The downside of this approach is that anyone who consumes less than 1,000 kWh/month sees a higher bill overall, but it does bring into line the fixed costs of a grid connection and the plant maintenance & depreciation costs. You could say that under the usage-based model, I'm subsidizing the farmers who want a meter at a lean-to, 3 miles into their field, for $5/mo.

Bold mine. This is the window through which demand charges and AMI metering are being pushed by utilities. Truth be told, I think smart meters may become a necessity in fixed cost recovery, but their ability to provide utilities reporting on instantaneous load is a revenue source waiting to happen (hardware and monthly).

A better solution for net-metering could be to keep the <1,000kwh (non-solar) consumer's cost lower, and track the watts of the net metered solar customer, as they go back to the utility. As they break monthly volume thresholds, a fair toll could be established on the predictable volumes of solar production. If one gets net metered out for 1,000kwh/month, it could cost $50, where the 2kw PV customer, producing much less, would pay maybe $30. In the end, if we're all getting away from kwh rates, these costs, and the <1,000 base customer's hook-up fee would go up.

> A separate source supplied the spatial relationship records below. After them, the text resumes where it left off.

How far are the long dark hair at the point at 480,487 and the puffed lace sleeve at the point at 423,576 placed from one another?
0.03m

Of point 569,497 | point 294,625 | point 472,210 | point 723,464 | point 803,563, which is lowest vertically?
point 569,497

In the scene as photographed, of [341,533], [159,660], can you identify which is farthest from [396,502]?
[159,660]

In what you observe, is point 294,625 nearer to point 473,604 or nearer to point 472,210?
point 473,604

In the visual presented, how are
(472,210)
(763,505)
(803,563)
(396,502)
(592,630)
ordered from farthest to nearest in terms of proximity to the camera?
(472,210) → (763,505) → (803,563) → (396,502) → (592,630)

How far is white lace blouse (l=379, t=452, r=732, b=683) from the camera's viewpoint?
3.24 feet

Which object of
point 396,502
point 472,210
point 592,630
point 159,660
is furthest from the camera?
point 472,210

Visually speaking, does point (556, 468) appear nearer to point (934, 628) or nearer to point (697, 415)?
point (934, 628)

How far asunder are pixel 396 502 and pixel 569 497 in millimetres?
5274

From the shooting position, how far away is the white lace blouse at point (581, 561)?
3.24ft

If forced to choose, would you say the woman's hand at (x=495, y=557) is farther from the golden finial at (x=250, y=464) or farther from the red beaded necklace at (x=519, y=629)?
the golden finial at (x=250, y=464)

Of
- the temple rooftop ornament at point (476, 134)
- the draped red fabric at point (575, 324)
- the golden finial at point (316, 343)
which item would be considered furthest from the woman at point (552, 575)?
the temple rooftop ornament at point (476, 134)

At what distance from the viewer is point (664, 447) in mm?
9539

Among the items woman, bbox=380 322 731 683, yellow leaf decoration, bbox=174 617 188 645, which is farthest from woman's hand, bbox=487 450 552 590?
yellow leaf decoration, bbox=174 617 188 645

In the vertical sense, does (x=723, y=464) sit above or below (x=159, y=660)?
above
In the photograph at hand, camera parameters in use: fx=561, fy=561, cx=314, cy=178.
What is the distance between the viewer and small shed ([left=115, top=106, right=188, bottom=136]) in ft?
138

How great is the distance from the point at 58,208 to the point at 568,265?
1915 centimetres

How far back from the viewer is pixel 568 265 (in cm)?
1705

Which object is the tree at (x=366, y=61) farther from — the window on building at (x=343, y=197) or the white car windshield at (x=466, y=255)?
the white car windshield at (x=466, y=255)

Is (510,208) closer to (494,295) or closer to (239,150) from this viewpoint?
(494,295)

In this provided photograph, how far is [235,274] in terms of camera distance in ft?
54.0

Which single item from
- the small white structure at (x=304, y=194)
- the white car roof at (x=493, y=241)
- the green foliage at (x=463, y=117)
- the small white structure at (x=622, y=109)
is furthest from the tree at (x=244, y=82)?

Demand charges are a slap to solar generators, who peak just once a day. And it is load balancing supply, not demand. The commercial entities who more typically pay them, have many more daily peaks and manage for them. There is no way for a solar owner not to be a sitting duck. I think someone on SRP's staff was quoted as suggesting solar owners should face their panels in the direction that corresponds to their own electric needs. Imagine that? SRP would gauge its charge inside just 15 minutes, each month.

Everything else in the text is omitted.